Official: Researchers pin down zone in Atlantic depths that held Air France crash black boxes

PARIS (AP) — Investigators using new computer calculations believe they have narrowed their search for the flight recorders of Air France Flight 447, which crashed into the depths of the Atlantic Ocean nearly a year ago, officials said Thursday.

Researchers have determined an area about the size of Paris, based on new analysis of data retrieved during the initial search efforts, when the black box recorders were still emitting "pinging" signals, French Defense Ministry spokesman Gen. Christian Baptiste said.

That is much smaller than the 2,000-square-kilometer (770-square-mile) zone targeted in a search effort last month.

"Does this mean we will find the black boxes? We are far from certainty," Baptiste told a news conference.

He said investigators will still be facing the prospect of searching for recorders the size of a shoe box in a large area of Andes-like undersea terrain.

BEA, the French accident investigation agency that is leading the probe, said it is extending its search to the area. Searches will start Friday in the new zone, which is two hours sailing time south of where teams are currently exploring.

All 228 people were killed when the plane crashed en route from Brazil to France in June 1 into a distant area of the mid-Atlantic. The voice and data recorders are believed to rest on a mountainous area of seabed, perhaps as much as 13,100 feet (4,000 meters) deep.

Without the black boxes, investigators have been unable to determine the cause of the crash.

A series of automatic messages emitted by the plane indicated faults in the speed measuring equipment as the plane crossed a zone of heavy turbulence, but investigators have insisted they don't have enough information to assess why the plane went down.

International search teams scoured the area for weeks immediately after the crash, pulling up pieces of wreckage and dozens of bodies, but did not find the black boxes.

A French submarine, the Emeraude, picked up signals at the time that have since been re-analyzed and that researchers determined were pings from the black boxes, the official said.

After the Emeraude returned to port last year, sonar specialists from French company Thales continued to study the data it brought back from the search zone. They then developed a new algorithm to study the signals picked up by the submarine July 1, and applied them last week for the first time with defense officials in a French laboratory.

Baptiste said they think the signals "probably" came from the black boxes.

Officials urged caution about the announcement.

Government spokesman Luc Chatel said "we should remain extremely prudent for the moment." Speaking on France-Info radio, he said, "We must see if there is a possibility to recover the black boxes, what depth they are located in."

"It would obviously be very good news for everyone, first for the families of the victims of the flight, and then for all of us, because it has been one year that we have been waiting with impatience to find out what really happened on the Rio-Paris flight," he said.

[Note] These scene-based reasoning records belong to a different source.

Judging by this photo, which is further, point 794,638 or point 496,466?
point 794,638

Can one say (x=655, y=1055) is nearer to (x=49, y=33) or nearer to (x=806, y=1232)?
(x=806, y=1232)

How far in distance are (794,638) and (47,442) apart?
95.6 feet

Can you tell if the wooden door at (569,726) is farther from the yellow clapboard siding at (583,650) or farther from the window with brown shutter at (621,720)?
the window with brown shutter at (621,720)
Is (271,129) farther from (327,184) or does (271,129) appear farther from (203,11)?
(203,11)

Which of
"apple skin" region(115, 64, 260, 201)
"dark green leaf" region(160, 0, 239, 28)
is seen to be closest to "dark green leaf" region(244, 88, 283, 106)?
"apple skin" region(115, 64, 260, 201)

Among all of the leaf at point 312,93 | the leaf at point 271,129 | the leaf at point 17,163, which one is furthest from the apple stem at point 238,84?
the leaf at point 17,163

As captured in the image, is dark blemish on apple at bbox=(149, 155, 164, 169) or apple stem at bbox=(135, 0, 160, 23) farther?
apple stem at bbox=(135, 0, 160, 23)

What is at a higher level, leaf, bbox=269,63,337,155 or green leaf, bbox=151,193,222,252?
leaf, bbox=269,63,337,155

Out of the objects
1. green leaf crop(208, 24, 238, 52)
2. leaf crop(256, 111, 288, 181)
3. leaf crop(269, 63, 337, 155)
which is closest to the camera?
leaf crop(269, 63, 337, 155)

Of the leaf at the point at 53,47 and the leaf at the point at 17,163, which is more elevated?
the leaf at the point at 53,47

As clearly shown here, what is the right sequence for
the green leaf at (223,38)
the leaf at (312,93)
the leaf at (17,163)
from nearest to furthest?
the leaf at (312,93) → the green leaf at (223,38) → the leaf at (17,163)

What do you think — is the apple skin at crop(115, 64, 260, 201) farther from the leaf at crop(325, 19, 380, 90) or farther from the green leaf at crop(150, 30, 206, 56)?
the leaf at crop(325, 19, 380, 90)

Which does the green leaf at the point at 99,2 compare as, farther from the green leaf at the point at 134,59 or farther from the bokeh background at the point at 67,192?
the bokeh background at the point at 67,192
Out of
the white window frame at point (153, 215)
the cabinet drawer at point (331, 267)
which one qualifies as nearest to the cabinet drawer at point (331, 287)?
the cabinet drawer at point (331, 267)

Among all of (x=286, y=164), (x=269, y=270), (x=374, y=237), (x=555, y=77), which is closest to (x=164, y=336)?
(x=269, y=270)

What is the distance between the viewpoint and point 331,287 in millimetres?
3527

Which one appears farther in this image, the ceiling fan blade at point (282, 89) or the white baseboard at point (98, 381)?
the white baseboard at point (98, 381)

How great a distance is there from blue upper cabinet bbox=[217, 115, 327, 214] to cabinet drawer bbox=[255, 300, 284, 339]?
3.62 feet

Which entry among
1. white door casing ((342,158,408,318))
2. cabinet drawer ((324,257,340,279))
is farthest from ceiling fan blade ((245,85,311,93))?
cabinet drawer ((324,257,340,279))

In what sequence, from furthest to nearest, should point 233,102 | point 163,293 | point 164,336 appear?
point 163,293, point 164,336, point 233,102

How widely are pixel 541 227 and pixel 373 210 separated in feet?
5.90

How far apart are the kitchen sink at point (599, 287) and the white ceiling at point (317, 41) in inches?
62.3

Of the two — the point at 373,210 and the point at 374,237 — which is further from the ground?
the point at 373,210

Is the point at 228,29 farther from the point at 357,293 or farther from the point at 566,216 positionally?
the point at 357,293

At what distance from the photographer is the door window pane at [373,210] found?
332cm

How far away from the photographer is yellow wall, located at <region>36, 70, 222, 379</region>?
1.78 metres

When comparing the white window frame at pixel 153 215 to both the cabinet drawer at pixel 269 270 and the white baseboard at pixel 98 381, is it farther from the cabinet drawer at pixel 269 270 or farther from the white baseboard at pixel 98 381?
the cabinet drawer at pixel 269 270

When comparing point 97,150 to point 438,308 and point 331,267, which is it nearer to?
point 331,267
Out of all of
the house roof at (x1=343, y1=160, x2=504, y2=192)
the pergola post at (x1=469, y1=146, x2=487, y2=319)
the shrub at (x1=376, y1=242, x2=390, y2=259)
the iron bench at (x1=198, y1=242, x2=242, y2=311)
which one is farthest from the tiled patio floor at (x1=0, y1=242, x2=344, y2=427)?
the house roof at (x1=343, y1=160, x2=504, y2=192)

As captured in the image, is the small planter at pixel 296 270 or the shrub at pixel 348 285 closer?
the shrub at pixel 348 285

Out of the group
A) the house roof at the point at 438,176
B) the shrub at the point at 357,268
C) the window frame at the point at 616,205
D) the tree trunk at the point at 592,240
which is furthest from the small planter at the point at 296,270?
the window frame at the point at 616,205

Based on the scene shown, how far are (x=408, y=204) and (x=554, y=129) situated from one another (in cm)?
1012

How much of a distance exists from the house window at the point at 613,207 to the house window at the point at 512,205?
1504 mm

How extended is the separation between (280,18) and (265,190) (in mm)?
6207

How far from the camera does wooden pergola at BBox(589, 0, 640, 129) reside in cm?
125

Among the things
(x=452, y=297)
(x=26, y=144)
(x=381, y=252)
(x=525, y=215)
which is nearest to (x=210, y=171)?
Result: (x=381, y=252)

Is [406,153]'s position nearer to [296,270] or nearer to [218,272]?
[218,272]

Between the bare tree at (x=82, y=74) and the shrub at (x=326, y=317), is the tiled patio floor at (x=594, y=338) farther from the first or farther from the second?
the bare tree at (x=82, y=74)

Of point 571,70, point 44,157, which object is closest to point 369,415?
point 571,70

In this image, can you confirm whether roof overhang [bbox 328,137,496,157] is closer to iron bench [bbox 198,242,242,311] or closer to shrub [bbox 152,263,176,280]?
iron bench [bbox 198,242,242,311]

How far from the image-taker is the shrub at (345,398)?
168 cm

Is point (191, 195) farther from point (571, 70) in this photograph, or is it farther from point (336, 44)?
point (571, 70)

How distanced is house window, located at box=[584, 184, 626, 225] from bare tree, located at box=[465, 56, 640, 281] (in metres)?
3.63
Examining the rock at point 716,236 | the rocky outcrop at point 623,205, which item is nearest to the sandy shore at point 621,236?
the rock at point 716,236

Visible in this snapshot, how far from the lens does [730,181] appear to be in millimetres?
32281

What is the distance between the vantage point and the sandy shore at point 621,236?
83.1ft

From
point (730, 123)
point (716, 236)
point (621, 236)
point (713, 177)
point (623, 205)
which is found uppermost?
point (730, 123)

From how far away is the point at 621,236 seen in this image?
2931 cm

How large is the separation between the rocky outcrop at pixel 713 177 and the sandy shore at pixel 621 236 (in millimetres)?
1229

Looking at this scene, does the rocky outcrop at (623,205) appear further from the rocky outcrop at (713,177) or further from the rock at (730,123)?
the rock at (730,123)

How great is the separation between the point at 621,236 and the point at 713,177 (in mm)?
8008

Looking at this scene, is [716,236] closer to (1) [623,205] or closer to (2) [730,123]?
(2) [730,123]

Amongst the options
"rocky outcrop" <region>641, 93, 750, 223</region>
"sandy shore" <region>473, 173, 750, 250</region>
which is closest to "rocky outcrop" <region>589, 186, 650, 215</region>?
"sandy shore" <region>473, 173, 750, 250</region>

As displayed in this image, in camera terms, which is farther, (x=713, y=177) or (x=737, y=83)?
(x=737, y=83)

Defense Minister Herve Morin contacted Transport Minister Dominique Bussereau this week about the results of the new analysis, which were sent to the BEA.

Air France said in a statement that it had been informed of the new calculation, and that although the information must still be verified, it is "excellent news" in the search to determine what happened. The calculation will be used to "orient the new search effort that has just begun," Air France said.

A third phase of search efforts, costing an unprecedented $10 million, was carried out in a 2,000-square-kilometer (770-square-mile) zone in March and April, but failed to find the black boxes.

Earlier this week, the BEA announced that search would be continued through late May, but with fewer resources. Air France and Airbus, the maker of the aircraft, will each pay euro1.5 million ($1.9 million) to finance the search's continuation.

The devices contain recordings of cockpit conversations and various data readings from the aircraft.

The zone is 200 kilometers (125 miles) northwest of the Saint Peter and Saint Paul Archipelago, off the coast of Northeast Brazil.